*What to do*
Reproduce the passage of the essay on talking with someone you disagree with from "All this is" up to and including "at all cost.".

*Excerpt provided*
How to Talk to Someone You Disagree With

I am a professional mediator and collaborative family law attorney. Basically, I help divorcing couples communicate better so they can reach the best resolutions for their families. I help them stay out of court and stay in control of their lives. It is a pretty neat gig.

My career and education have focused on communication and conflict resolution. I trained in alternate dispute resolution in law school and competed on the negotiations team all three years. (Yes, that’s a thing). My teammate and I consistently ranked in the top five for our region. I learned a lot and was very fortunate to have an outstanding coach and mentor who shared his wisdom with me and made me a much better problem solver than I ever would have been on my own.

Before law school, I studied communication. I studied how small groups communicate, how families communicate, and how large organizations communicate. I studied rhetoric and public discourse. I studied conflict cycles and resolution strategies. I graduated first in my class. They gave me a big medal for that achievement and I felt silly wearing it.

After law school, I was trained in the collaborative process. The collaborative approach brings dignity, respect, and integrity to divorce. In my mind, it is a much healthier process and it results in better, more durable agreements. Collaborative resonated so deeply with me that I have dedicated my career to fostering this model in Montana. It worked, and I can say that I am very proud of what I do for a living and how I have helped families. If someone gave me a medal for that achievement, I would not feel silly wearing it.

All this is to say that I am a good problem solver. I am good at helping people communicate. I am good at building bridges and repairing scorched earth.

With these skills in mind, I have given the issue of respectful discourse and disagreement a lot of thought. Happily, I have distilled my professional tips down into a few easy steps. I’d like to share them with you in case you, too, want to learn some simple tools for better discourse. I hope you find them useful.

How to Talk to Someone You Disagree With

  1. Sit down with the person who has differing views from you. This is best done in person over a beverage or a meal. Social media sites are an awful way to approach this task and should be avoided at all cost.

*Data excerpts*
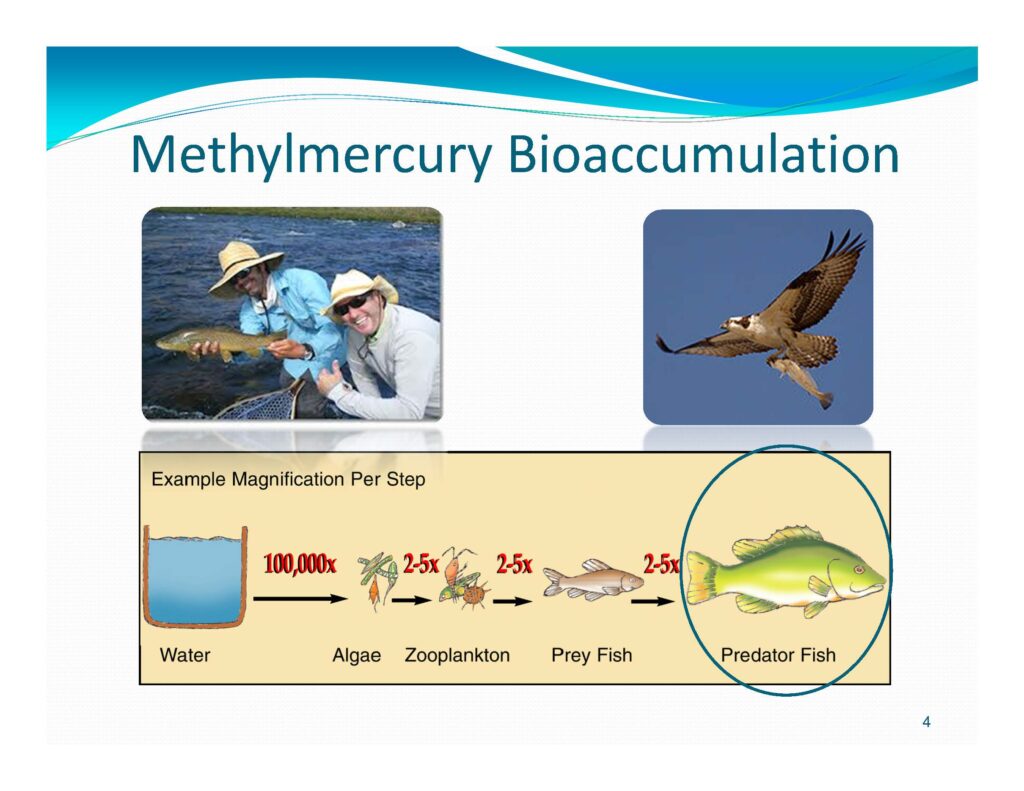 Methylmercury Bioaccumulation

Example Magnification Per Step

100,000x

2-5x

2-5x

2-5x

Water

Algae

Zooplankton

Prey Fish

Predator Fish

4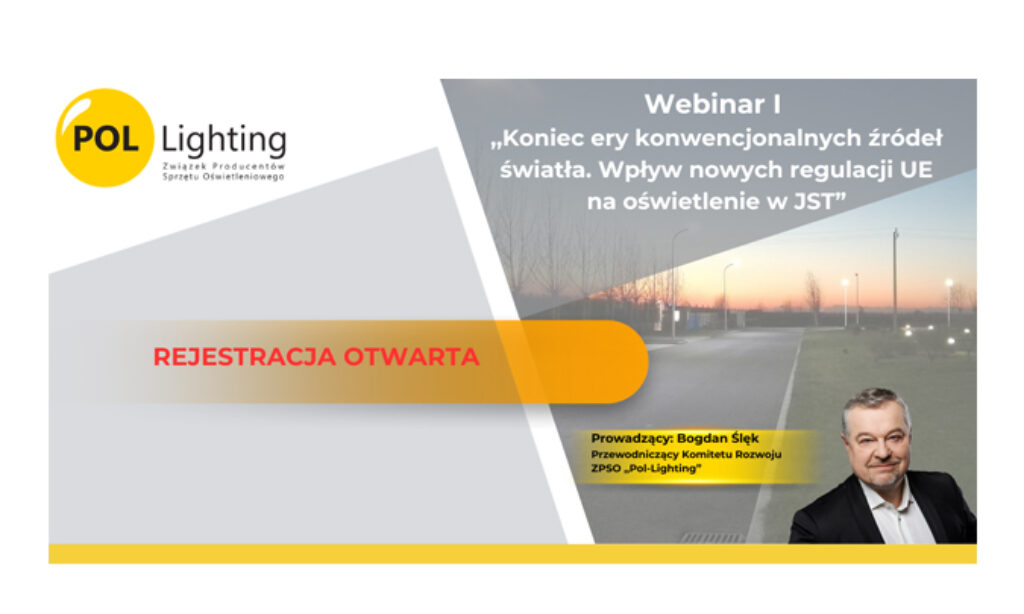 POL Lighting
Związek Producentów Sprzętu Oświetleniowego

Webinar I
„Koniec ery konwencjonalnych źródeł światła. Wpływ nowych regulacji UE na oświetlenie w JST”

REJESTRACJA OTWARTA

Prowadzący: Bogdan Ślęk
Przewodniczący Komitetu Rozwoju ZPSO „Pol-Lighting”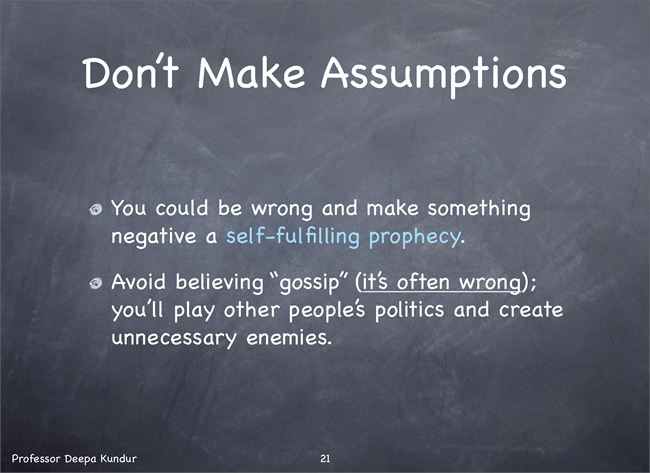 Don't Make Assumptions

You could be wrong and make something negative a self-fulfilling prophecy.

Avoid believing "gossip" (it's often wrong); you'll play other people's politics and create unnecessary enemies.

Professor Deepa Kundur

21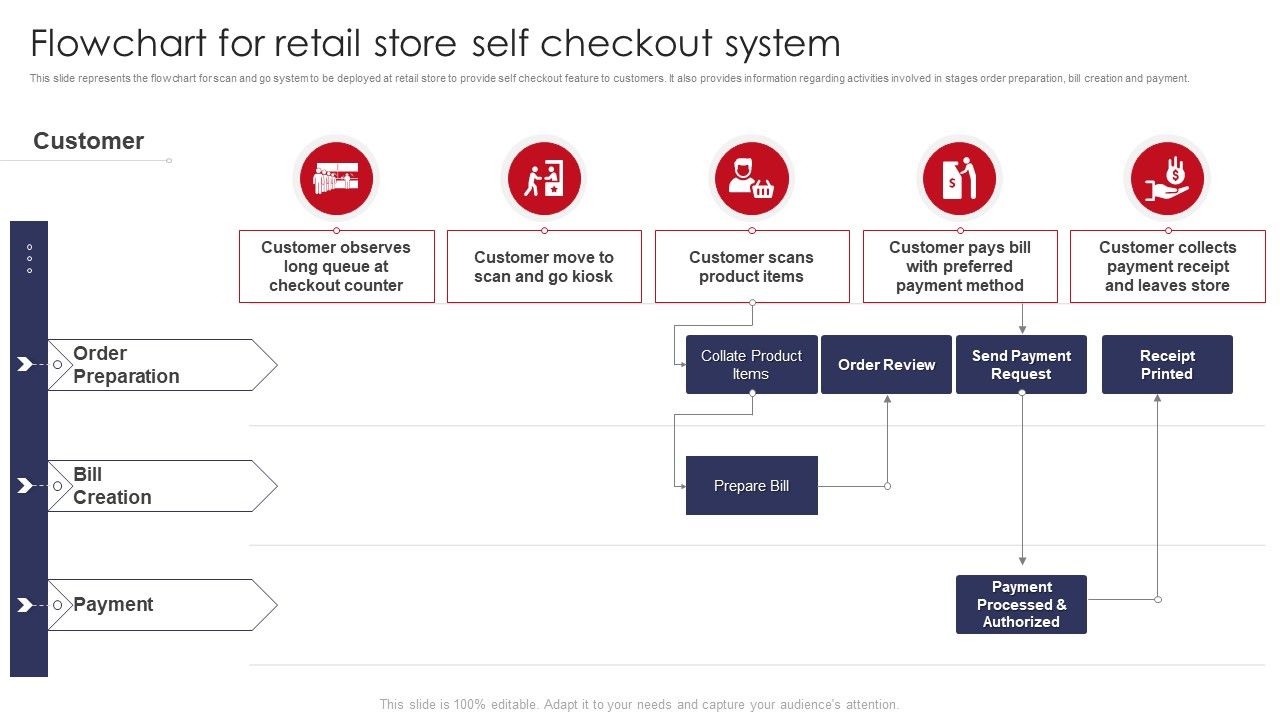 Flowchart for retail store self checkout system

This slide represents the flowchart for scan and go system to be deployed at retail store to provide self checkout feature to customers. It also provides information regarding activities involved in stages order preparation, bill creation and payment.

Customer

Customer observes long queue at checkout counter

Customer move to scan and go kiosk

Customer scans product items

Customer pays bill with preferred payment method

Customer collects payment receipt and leaves store

Order Preparation

Collate Product Items

Order Review

Send Payment Request

Receipt Printed

Bill Creation

Prepare Bill

Payment

Payment Processed & Authorized

This slide is 100% editable. Adapt it to your needs and capture your audience's attention.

*Written solution*
All this is to say that I am a good problem solver. I am good at helping people communicate. I am good at building bridges and repairing scorched earth.

With these skills in mind, I have given the issue of respectful discourse and disagreement a lot of thought. Happily, I have distilled my professional tips down into a few easy steps. I’d like to share them with you in case you, too, want to learn some simple tools for better discourse. I hope you find them useful.

How to Talk to Someone You Disagree With

  1. Sit down with the person who has differing views from you. This is best done in person over a beverage or a meal. Social media sites are an awful way to approach this task and should be avoided at all cost.